Neuroscience Psychology

What are some of the physical effects of happiness?
Answered by Science Channel
  • Science Channel

    Science Channel

  1. Happiness as a state of well-being and contentment and we are all aware of some of the physical effects of happiness -- smiling and laughing are two that instantly come to mind. From a physiological perspective, happiness has been linked to increased activity in the brain's left prefrontal lobe, as well as a decreased amount of the stress hormone cortisol in the bloodstream. These physical manifestations of happiness are real, but can fade with time.

    Maintaining happiness and many other emotions may be all about neurochemicals that work as receptors in the brain's cells. They've gotten more attention in recent years, and rightly so. Scientists recognized the role of dopamine in controlling mood, for instance, some time ago. If all goes well, dopamine peaks when you need it most. Several neurochemicals are involved in the mind-brain connection that helps keep us happy: In addition to dopamine, endorphins, oxytocin and serotonin play roles in the brain-happiness connection [source: Psychology Today].
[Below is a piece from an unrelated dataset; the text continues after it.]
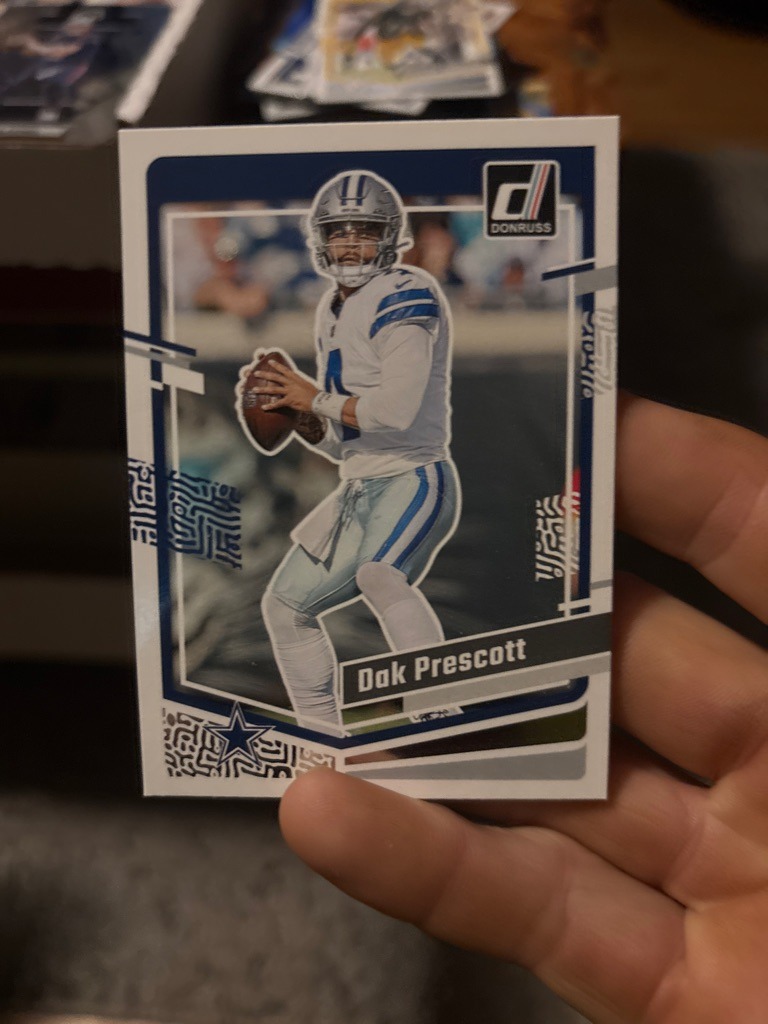 Dak Prescott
    The purpose of endorphins is to mask pain, but they also make you feel a sort of "high," especially after laughing or exercising. Oxytocin is related to trust, but it's triggered by actions like giving birth, holding one's child or an orgasm. Feeling good boosts levels of serotonin, but if you have an imbalance in this neurochemical, you might have depression. That's why some people need antidepressants to help their bodies balance problems with their natural chemicals. As a matter of fact, most medications for depression are named after this neurochemical: selective serotonin reuptake inhibitors, or SSRIs.

    Once we find and maintain happiness, we can feel its physical effects. Laughing produces endorphins, leading to more good feelings. And when we're happy, we're probably less stressed, so we're not affected by all of the damage stress and cortisol can do to our bodies and minds. We're probably more likely to be active, too. A study from Columbia University Medical Center found that people who mostly had positive outlooks -- they stayed upbeat, enthusiastic and content with how their lives were going -- had lower risks for heart disease than their peers who were not as cheerful [source: The Washington Post]. They haven't yet proven whether happiness creates better heart health or whether happier people just happen to be healthier too. Regardless, they say taking care of yourself and ensuring your happiness certainly cannot harm your health.